[WHAT IS BEING ASKED] According to the forum message on simplifying polynomial systems, why is simplification intractable in the general case? Answer in one to three sentences.

[DOCUMENT EXCERPT]

□ □ □ □ □ □ □

Dear Travis,
simplification can be reduced to elimination, which is indeed
intractable in the general case (for real-sized problems). (I am
assuming that you need to simplify a big system; however if you only
want to simplify a small SBox, then brute forcing might do.). The
standard citation on itnractability is [E. Mayr and A. Meyer. The
complexity of the word problem for commutative semigroups. Adv. in
Math., 46:305–329, 1982.] or Philippon et al.'s article. A more
comprehensive approach can be found in [D. Castro, M. Giusti, J. Heintz,
G. Matera, L.M. Pardo. The hardness of polynomial equation solving.
Found. Comput. Math. 3 (2003).]; see also the citations in their
Intro). The intractability of elimination is well known at least since
Grete Hermann (http://en.wikipedia.org/wiki/Grete_Hermann), and most
probably since the end of the 19th century.
In my opinion simplification is a means and not an end, and indeed a
very intractable mean. On the other hand, form your email I gather that
your end is to solve these equations.
In polynomial equation solving, special cases are what counts. There is
a lot of debate on what are good options for elimination, today there
are different approaches presenting families of algorithms that are
efficient on certain problem instances. Briefly I would classify the
options as:
1-rewriting techniques (ie Groebner bases),
2-path-following techniques (e.g., [L. Blum, F. Cucker, M. Shub, S.

□ □ □ □ □ □ □

[SUPPLIED RECORDS]
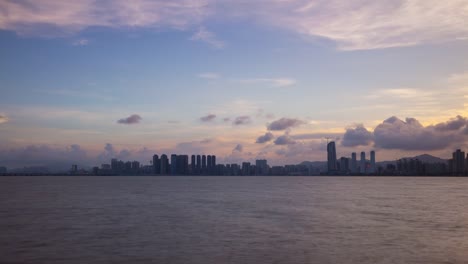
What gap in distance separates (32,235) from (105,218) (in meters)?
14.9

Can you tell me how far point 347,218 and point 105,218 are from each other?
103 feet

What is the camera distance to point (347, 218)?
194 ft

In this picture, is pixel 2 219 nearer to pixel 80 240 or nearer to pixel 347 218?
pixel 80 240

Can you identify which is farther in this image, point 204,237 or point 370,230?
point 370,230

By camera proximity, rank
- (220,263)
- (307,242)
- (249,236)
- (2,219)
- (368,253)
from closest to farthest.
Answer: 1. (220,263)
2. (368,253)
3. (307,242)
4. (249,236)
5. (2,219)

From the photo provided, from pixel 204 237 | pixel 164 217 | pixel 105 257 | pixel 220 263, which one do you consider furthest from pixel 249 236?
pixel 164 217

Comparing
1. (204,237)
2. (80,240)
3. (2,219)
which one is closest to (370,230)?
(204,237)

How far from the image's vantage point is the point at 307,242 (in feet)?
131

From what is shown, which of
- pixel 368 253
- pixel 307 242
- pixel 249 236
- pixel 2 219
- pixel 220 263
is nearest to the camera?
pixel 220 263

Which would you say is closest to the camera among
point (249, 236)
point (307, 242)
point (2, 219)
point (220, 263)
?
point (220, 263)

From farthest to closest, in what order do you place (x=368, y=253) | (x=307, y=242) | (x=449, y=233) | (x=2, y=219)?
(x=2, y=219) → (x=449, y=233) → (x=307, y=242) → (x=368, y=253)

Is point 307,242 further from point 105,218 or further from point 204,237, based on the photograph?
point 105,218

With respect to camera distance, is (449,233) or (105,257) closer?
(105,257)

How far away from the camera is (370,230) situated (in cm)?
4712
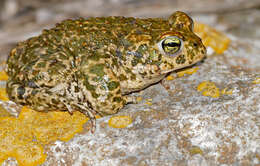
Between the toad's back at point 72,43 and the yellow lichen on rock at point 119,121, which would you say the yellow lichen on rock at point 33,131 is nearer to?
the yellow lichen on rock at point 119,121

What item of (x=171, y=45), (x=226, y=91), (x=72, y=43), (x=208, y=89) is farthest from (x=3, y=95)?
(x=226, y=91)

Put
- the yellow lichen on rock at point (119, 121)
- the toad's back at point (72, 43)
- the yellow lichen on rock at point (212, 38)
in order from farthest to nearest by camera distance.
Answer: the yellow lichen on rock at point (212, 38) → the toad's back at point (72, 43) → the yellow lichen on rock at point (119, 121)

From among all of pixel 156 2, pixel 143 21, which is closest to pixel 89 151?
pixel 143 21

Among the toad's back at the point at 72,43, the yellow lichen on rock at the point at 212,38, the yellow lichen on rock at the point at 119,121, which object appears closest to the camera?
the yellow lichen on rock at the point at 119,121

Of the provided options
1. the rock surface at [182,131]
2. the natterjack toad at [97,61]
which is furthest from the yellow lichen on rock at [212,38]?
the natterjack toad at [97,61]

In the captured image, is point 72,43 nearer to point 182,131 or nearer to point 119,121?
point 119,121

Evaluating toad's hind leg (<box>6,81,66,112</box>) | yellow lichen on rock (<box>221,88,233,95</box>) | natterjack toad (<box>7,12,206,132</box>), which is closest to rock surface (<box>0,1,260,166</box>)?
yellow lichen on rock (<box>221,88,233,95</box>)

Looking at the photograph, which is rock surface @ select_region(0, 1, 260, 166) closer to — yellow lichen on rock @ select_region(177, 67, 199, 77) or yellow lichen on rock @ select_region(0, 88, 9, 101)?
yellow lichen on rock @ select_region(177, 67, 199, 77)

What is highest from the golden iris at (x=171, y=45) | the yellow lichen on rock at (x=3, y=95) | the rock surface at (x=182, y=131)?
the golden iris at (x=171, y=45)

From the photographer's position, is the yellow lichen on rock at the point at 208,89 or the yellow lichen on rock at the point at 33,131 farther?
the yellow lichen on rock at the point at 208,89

□ □ □ □ □ □ □

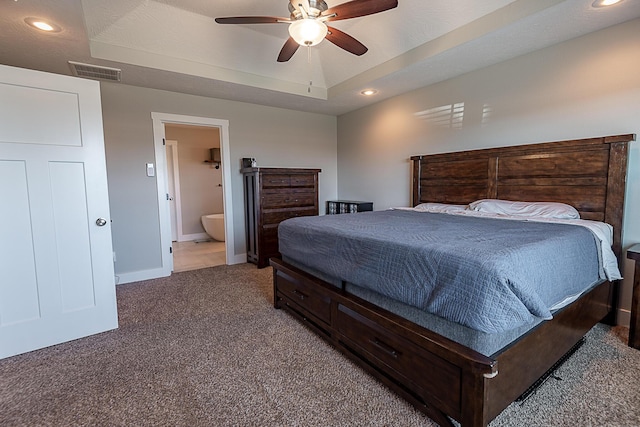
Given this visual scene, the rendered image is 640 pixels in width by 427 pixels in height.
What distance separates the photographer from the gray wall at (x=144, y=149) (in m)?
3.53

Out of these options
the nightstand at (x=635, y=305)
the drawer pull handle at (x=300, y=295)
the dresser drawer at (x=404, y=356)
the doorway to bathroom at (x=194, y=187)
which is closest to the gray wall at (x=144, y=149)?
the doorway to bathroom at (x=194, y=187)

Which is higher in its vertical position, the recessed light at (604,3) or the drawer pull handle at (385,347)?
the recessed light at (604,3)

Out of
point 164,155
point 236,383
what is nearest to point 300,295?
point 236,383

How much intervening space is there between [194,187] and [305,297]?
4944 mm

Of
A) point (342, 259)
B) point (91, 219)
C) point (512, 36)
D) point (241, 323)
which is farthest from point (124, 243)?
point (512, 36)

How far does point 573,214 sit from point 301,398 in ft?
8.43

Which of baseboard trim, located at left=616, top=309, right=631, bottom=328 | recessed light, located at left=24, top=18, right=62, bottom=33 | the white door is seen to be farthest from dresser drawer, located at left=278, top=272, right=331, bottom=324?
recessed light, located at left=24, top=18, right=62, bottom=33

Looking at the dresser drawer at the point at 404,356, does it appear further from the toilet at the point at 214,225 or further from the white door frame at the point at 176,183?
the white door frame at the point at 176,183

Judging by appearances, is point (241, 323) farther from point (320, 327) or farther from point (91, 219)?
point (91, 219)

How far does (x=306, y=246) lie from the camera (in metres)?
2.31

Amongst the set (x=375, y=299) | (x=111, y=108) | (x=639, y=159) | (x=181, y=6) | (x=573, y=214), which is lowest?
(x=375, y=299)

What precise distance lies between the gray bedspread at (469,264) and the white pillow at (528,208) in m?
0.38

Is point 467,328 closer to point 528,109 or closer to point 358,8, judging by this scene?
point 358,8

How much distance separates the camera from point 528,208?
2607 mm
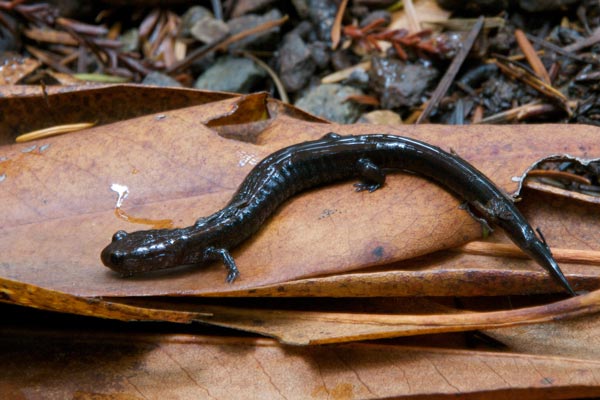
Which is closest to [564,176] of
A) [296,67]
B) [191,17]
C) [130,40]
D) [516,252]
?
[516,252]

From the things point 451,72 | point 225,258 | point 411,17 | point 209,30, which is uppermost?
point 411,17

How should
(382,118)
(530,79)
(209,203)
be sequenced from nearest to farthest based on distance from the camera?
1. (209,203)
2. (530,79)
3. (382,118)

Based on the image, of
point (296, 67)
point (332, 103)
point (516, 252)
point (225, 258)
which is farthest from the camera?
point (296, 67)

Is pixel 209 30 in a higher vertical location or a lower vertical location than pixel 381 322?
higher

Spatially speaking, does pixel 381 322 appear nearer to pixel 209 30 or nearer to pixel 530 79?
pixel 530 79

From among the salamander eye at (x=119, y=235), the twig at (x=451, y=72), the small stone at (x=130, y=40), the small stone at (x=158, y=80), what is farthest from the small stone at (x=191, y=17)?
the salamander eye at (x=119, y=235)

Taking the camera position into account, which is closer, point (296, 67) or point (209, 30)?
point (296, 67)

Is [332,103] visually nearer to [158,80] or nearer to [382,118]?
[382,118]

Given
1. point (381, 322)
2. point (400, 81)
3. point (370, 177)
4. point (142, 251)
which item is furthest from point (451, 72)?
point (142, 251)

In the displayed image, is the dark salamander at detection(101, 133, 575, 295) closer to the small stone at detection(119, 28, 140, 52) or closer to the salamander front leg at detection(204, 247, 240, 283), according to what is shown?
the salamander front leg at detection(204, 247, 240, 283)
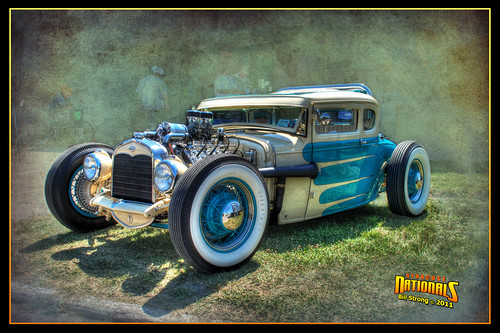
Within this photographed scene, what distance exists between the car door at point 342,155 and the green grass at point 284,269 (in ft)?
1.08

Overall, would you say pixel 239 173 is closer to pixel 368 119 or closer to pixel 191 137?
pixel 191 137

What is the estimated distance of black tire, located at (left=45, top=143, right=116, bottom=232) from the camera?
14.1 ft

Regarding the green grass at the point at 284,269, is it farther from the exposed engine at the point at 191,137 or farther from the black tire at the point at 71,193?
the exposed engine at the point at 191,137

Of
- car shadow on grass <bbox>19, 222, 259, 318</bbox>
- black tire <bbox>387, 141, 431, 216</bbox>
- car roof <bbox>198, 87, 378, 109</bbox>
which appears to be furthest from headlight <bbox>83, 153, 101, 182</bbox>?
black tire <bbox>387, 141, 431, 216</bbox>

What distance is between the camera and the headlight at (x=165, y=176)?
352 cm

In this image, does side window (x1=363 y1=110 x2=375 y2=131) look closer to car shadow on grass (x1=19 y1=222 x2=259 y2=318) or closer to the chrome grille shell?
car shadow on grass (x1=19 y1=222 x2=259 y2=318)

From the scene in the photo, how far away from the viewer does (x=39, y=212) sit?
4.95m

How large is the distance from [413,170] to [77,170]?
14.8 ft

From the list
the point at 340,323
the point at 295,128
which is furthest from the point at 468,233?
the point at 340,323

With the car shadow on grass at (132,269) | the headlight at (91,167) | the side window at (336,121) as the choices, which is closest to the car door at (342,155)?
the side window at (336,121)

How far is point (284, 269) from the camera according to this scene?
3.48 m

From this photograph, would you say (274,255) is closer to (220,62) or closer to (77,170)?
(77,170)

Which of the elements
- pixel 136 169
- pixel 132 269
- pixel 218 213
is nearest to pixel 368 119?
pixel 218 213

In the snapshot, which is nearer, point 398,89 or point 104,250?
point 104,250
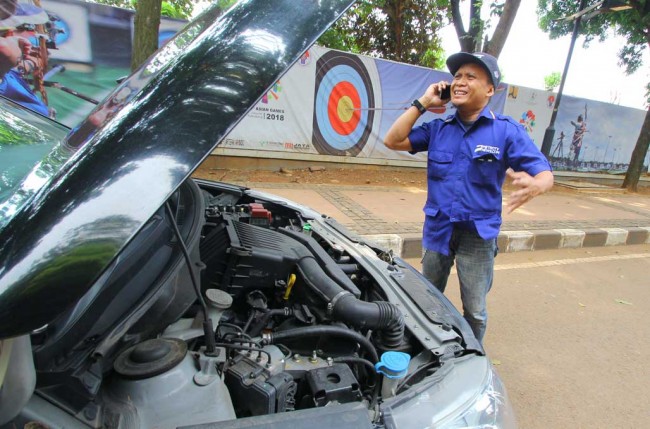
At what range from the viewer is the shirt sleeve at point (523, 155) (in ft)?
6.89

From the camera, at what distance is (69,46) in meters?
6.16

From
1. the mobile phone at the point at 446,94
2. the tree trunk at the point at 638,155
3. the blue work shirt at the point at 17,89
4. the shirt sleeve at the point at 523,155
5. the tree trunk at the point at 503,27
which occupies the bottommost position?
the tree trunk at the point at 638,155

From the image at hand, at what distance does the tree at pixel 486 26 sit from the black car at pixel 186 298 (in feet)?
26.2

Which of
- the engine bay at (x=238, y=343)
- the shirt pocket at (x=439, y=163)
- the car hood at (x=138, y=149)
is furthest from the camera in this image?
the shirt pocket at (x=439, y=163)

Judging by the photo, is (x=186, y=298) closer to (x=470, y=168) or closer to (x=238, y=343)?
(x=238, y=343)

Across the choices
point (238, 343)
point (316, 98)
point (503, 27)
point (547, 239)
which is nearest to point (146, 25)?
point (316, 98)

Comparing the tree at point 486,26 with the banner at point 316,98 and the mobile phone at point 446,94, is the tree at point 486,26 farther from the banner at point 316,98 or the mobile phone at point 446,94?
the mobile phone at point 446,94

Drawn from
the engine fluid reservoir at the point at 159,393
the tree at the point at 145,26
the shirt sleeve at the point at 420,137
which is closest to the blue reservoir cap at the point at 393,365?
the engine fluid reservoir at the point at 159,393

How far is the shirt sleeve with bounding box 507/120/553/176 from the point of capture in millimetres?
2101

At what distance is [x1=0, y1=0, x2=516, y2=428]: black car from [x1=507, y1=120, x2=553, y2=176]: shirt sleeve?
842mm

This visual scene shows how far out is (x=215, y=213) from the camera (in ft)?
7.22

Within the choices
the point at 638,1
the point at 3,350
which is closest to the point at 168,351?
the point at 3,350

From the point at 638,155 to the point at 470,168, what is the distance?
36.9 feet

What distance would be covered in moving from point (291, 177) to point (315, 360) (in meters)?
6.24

□ □ □ □ □ □ □

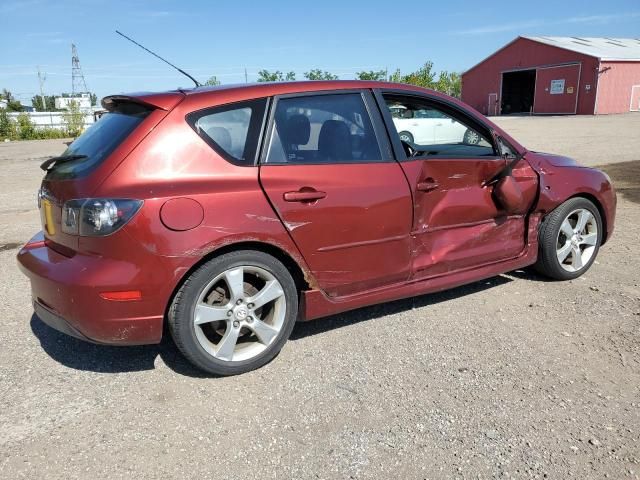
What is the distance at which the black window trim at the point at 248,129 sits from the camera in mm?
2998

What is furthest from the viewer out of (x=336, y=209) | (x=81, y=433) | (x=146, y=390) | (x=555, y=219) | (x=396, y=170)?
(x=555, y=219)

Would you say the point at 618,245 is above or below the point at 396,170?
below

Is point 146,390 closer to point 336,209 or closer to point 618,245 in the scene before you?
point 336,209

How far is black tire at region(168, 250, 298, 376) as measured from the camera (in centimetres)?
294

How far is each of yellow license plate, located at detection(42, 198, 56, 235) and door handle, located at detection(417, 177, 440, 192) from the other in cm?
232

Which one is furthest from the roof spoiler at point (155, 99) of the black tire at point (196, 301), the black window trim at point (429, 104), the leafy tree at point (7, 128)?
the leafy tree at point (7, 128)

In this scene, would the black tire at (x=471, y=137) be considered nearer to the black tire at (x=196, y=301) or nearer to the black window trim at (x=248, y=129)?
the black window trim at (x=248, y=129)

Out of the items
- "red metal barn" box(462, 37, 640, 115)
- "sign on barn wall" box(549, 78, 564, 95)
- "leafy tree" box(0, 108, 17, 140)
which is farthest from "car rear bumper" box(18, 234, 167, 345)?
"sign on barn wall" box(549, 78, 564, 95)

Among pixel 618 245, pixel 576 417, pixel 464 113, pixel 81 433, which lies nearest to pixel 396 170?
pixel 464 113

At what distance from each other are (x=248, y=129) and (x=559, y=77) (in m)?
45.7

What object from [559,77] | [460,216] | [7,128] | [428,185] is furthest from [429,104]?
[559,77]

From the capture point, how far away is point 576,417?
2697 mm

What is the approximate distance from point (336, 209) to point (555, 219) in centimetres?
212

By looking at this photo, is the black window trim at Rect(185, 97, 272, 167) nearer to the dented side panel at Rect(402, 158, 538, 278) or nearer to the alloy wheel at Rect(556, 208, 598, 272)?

□ □ □ □ □ □ □

[TASK OUTPUT] Simplification can be reduced to elimination, and elimination is intractable in the general case for real-sized problems. The message notes that this intractability has been well known at least since Grete Hermann.